───── Extracted data ─────

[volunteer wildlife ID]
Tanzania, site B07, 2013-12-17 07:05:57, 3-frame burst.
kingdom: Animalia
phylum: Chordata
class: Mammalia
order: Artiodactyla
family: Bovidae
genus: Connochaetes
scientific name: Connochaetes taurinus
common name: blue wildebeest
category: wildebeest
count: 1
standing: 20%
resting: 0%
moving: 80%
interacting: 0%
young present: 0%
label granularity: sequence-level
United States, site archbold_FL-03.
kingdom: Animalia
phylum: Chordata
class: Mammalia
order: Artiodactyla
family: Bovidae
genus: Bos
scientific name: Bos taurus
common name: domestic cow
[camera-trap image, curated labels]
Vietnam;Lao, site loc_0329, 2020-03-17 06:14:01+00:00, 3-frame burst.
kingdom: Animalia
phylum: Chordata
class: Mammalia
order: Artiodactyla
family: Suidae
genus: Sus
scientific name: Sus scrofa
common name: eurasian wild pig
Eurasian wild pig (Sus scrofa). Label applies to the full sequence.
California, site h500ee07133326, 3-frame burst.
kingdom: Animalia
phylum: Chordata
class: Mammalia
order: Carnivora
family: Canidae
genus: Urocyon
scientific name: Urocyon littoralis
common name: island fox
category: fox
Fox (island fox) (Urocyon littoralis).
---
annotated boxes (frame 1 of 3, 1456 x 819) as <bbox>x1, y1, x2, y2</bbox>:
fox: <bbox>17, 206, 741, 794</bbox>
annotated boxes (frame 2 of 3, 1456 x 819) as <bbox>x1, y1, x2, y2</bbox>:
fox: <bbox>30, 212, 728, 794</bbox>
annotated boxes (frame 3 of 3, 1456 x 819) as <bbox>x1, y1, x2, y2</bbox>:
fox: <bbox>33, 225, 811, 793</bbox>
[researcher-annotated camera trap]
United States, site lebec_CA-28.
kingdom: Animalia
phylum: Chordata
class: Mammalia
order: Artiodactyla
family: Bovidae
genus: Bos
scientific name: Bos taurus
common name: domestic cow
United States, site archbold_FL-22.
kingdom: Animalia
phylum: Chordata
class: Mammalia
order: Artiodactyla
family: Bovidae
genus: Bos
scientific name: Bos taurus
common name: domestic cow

─────

__Work required__
The listing above must be transcribed exactly, line by line.

__Written answer__
[volunteer wildlife ID]
Tanzania, site B07, 2013-12-17 07:05:57, 3-frame burst.
kingdom: Animalia
phylum: Chordata
class: Mammalia
order: Artiodactyla
family: Bovidae
genus: Connochaetes
scientific name: Connochaetes taurinus
common name: blue wildebeest
category: wildebeest
count: 1
standing: 20%
resting: 0%
moving: 80%
interacting: 0%
young present: 0%
label granularity: sequence-level
United States, site archbold_FL-03.
kingdom: Animalia
phylum: Chordata
class: Mammalia
order: Artiodactyla
family: Bovidae
genus: Bos
scientific name: Bos taurus
common name: domestic cow
[camera-trap image, curated labels]
Vietnam;Lao, site loc_0329, 2020-03-17 06:14:01+00:00, 3-frame burst.
kingdom: Animalia
phylum: Chordata
class: Mammalia
order: Artiodactyla
family: Suidae
genus: Sus
scientific name: Sus scrofa
common name: eurasian wild pig
Eurasian wild pig (Sus scrofa). Label applies to the full sequence.
California, site h500ee07133326, 3-frame burst.
kingdom: Animalia
phylum: Chordata
class: Mammalia
order: Carnivora
family: Canidae
genus: Urocyon
scientific name: Urocyon littoralis
common name: island fox
category: fox
Fox (island fox) (Urocyon littoralis).
---
annotated boxes (frame 1 of 3, 1456 x 819) as <bbox>x1, y1, x2, y2</bbox>:
fox: <bbox>17, 206, 741, 794</bbox>
annotated boxes (frame 2 of 3, 1456 x 819) as <bbox>x1, y1, x2, y2</bbox>:
fox: <bbox>30, 212, 728, 794</bbox>
annotated boxes (frame 3 of 3, 1456 x 819) as <bbox>x1, y1, x2, y2</bbox>:
fox: <bbox>33, 225, 811, 793</bbox>
[researcher-annotated camera trap]
United States, site lebec_CA-28.
kingdom: Animalia
phylum: Chordata
class: Mammalia
order: Artiodactyla
family: Bovidae
genus: Bos
scientific name: Bos taurus
common name: domestic cow
United States, site archbold_FL-22.
kingdom: Animalia
phylum: Chordata
class: Mammalia
order: Artiodactyla
family: Bovidae
genus: Bos
scientific name: Bos taurus
common name: domestic cow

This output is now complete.